Phillip’s despatches contain passages that strikingly show his peculiar qualifications in both these respects. His capacity for detail and readiness of resource were continually demonstrated, these qualifications doubtless due to his sea-training; his sound judgment of men and things, his wonderful foresight, which enabled him to predict the great future of the colony and to so govern it as to hold this future ever in view, were qualifications belonging to the man, and were such that no professional training could have given.
Barton, in his History of New South Wales from the Records, incomparably the best work on the subject, says: “The policy of the Government in his day consisted mainly of finding something to eat.” This is true so far as it goes, but Barton himself shows what finding something to eat meant in those days, and Phillip’s despatches prove that, although the food question was the practical every-day problem to be grappled with, he, in the midst of the most harassing famine-time, was able to look beyond when he wrote these words: “This country will yet be the most valuable acquisition Great Britain has ever made.”
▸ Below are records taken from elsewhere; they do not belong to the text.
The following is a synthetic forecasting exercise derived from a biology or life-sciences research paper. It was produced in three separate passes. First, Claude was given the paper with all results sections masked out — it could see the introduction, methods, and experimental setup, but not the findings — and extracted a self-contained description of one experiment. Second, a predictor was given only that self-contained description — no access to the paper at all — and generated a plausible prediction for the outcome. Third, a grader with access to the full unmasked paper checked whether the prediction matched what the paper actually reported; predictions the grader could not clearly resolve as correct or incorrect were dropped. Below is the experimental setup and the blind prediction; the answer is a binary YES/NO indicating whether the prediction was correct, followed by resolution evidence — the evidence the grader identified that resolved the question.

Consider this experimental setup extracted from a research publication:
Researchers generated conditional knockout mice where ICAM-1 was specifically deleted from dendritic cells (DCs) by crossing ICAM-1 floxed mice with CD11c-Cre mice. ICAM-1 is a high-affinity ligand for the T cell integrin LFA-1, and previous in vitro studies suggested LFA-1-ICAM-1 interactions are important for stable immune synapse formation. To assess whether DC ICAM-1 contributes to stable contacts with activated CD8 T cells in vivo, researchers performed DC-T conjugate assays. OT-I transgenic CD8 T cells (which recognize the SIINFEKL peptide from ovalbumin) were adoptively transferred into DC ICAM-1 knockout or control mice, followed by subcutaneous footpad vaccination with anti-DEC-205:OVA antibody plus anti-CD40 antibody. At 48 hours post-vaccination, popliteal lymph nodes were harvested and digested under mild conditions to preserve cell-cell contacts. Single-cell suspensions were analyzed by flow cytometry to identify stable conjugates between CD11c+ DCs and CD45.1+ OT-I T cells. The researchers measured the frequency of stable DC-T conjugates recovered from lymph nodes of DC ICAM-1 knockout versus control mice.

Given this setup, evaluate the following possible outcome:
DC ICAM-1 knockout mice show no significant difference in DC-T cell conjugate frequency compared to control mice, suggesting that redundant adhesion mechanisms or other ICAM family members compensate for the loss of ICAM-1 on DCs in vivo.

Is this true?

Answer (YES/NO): NO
In future chapters we shall go more particularly into the early life of the colony and see how the problems that harassed Phillip’s administration continued long after he had returned to England; we shall then see how immeasurably the first governor was superior to the men who followed him. And it is only by such comparison that a just estimate of Phillip can be made, for he was a modest, self-contained man, making no complaints in his letters of the difficulties to be encountered, making no boasts of his success in overcoming them. The three sea-captains who in turn followed him did their best to govern well, taking care in their despatches that the causes of their non-success should be duly set forth, but these documents also show that much of their trouble was of their own making. In the case of Phillip, his letters to the Home Office show, and every contemporary writer and modern Australian [Sidenote: 1801-14] historian proves, that in no single instance did a lack of any quality of administrative ability in him create a difficulty, and that every problem of the many that during his term of office required solution was solved by his sound common-sense method of grappling with it.